I recognise the Government's need to remain vigilant, through the police and the courts, to ensure that they can control any terrorist activity between Scotland and Northern Ireland. However, the real question that we should be asking ourselves is whether the measures weaken or strengthen the fight against terrorism in Scotland. I have to tell my hon. Friend the Minister that the banned organisations included in the Bill have virtually no support anywhere in Scotland. He will know that Celtic park in Glasgow is a place where one is likely to find much affinity with the nationalist cause in Ireland. Recently, at a match at Celtic park, there was a minute's silence in respect for those who had lost their lives at Omagh. Almost 50,000 people were present and only four idiots tried to disrupt the silence by shouting out. All four were thrown out of the ground and roundly booed by the rest of the supporters of both Celtic and Dundee United.

There is evidence to show that those people have no support anywhere in the United Kingdom. We have to ask ourselves whether, if we create injustices, we will begin to change that balance. If we begin to arrest and imprison innocent people and to deny to accused people the civil and legal rights that currently exist, will we change the balance and begin to build support for terrorist organisations of that sort--support that does not at present exist? It seems to me that accepting police opinion as evidence in a court of law--something that is not acceptable in Scots law at present--represents a serious weakening of that law and the rights of the accused under it.

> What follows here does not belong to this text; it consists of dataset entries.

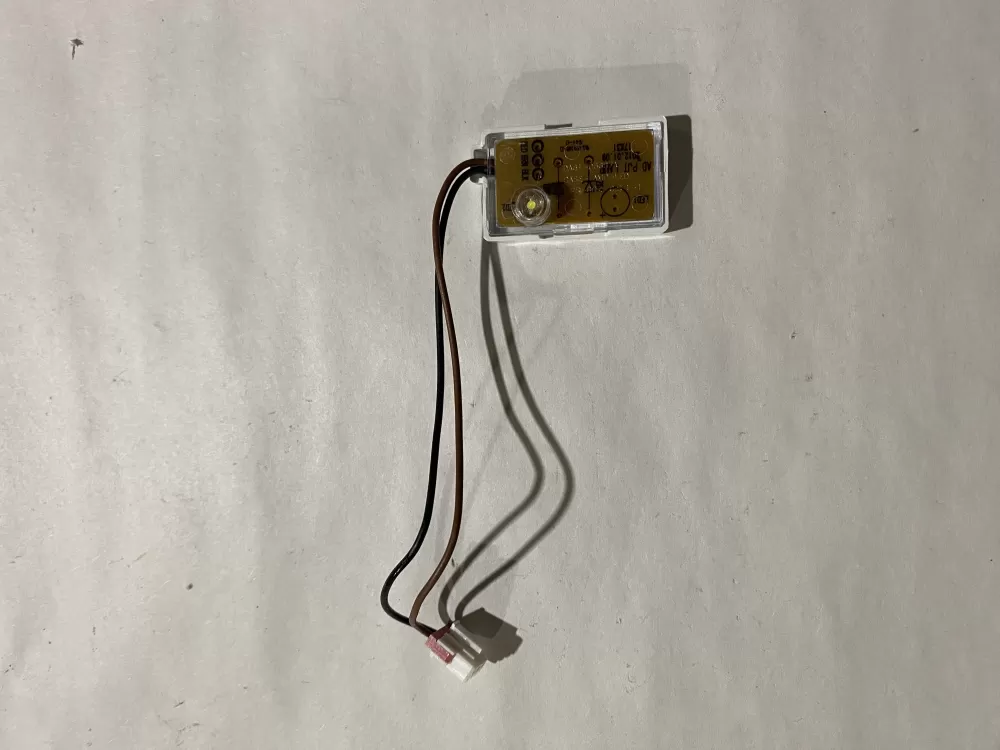 Samsung DA61-05687A Refrigerator Control Board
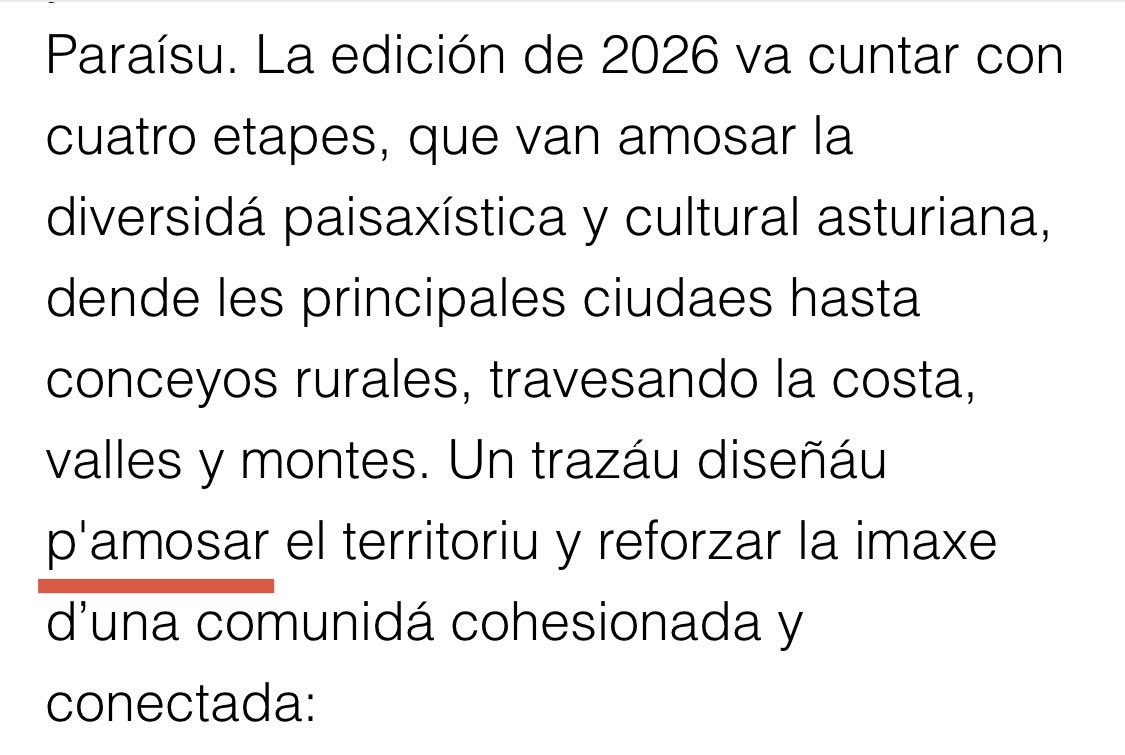 Javi Trulli tweet media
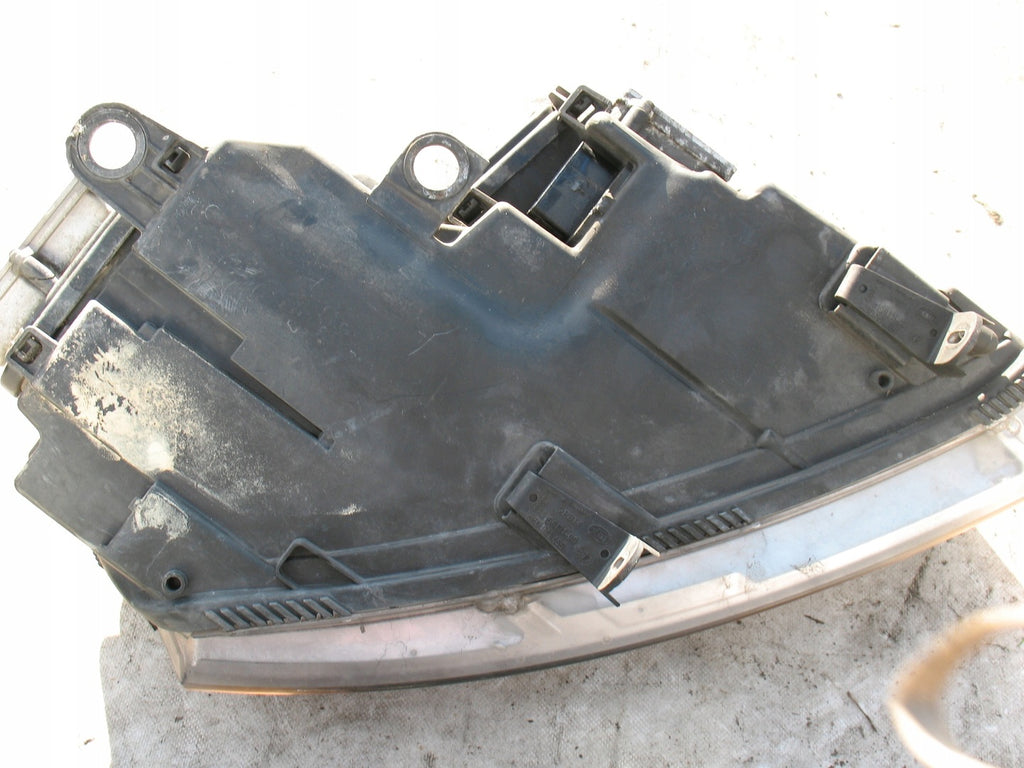 Frontscheinwerfer Audi A8 Xenon Links Scheinwerfer Headlight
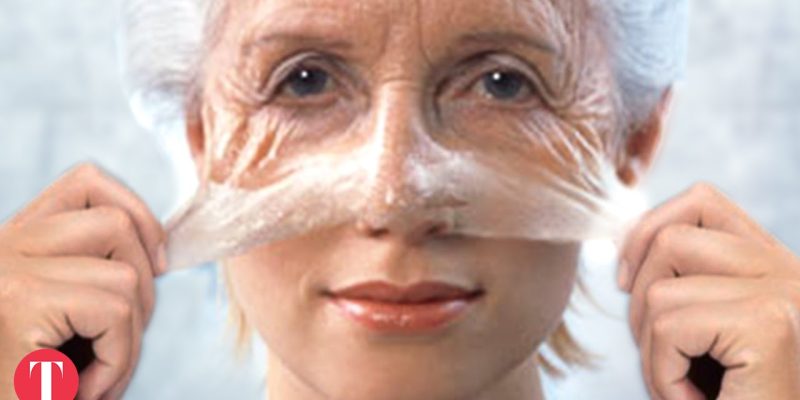 10 Everyday Habits That Are Aging You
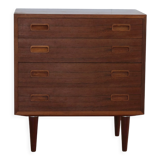 Hundevad chest of drawers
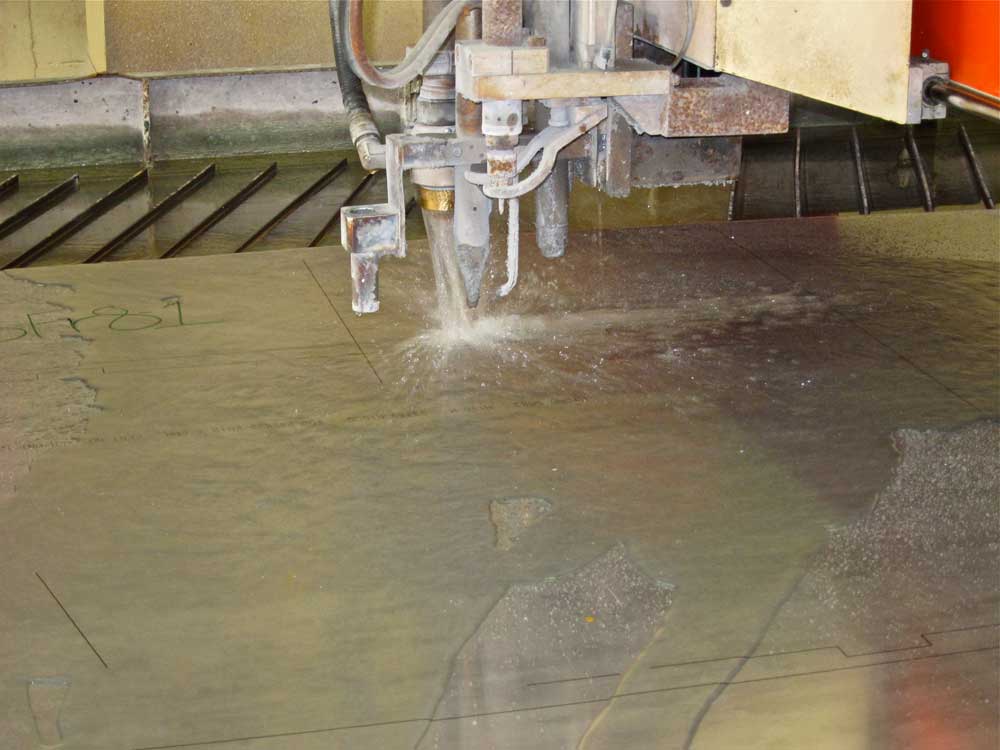 metalcut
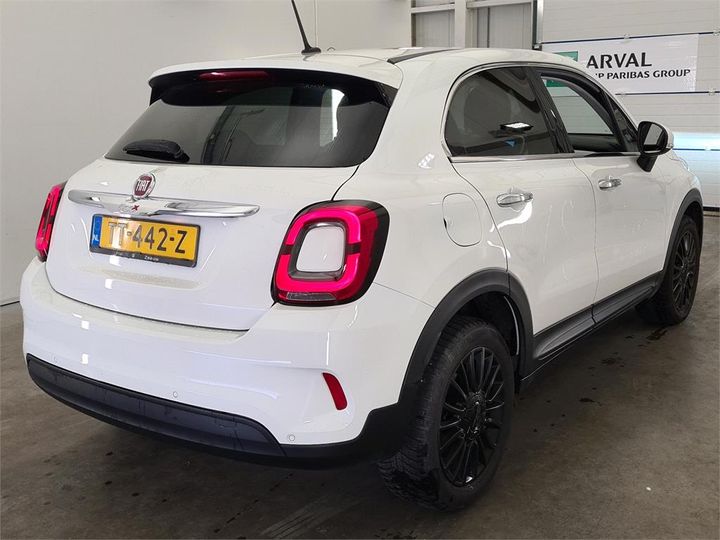 Photo 2 VIN: ZFA3340000P730081 - FIAT 500X 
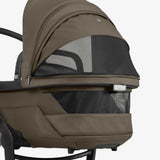 Joolz Day5 Komplettes Set/ Hazel brown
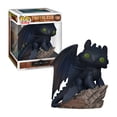 thumbnail image 2 of Figura Coleccionable Funko Pop Deluxe Como Entrenar A Tu Dragón Live Action Chimuelo 1 Pieza, 2 of 4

Similarly, denying the right of silence is much more difficult to do in Scots law, but it will now be made much easier as a result of the changes in the Bill. Finally, withdrawing the presumption of innocence, which is not done in Scots law now but will be done in future if the clause is upheld, represents a further weakening.

Weakening the legal and civil rights of the individual citizens of this country is not the way to tackle terrorism. In fact, it will be counter-productive. That is why I hope that when my hon. Friend the Minister winds up the debate he will tell us whether the Scottish Parliament, which will begin to take over control of Scots law next year, will have the right to review the legislation.

I know that prevention of terrorism is a matter for this House, but the clause deals with the very narrow ground of the admissibility of evidence before a Scottish court, and whether the accused in Scottish law has the right to silence and to the presumption of innocence. So far as I am concerned, after next year that should be a matter for the Scottish Parliament and for nobody else.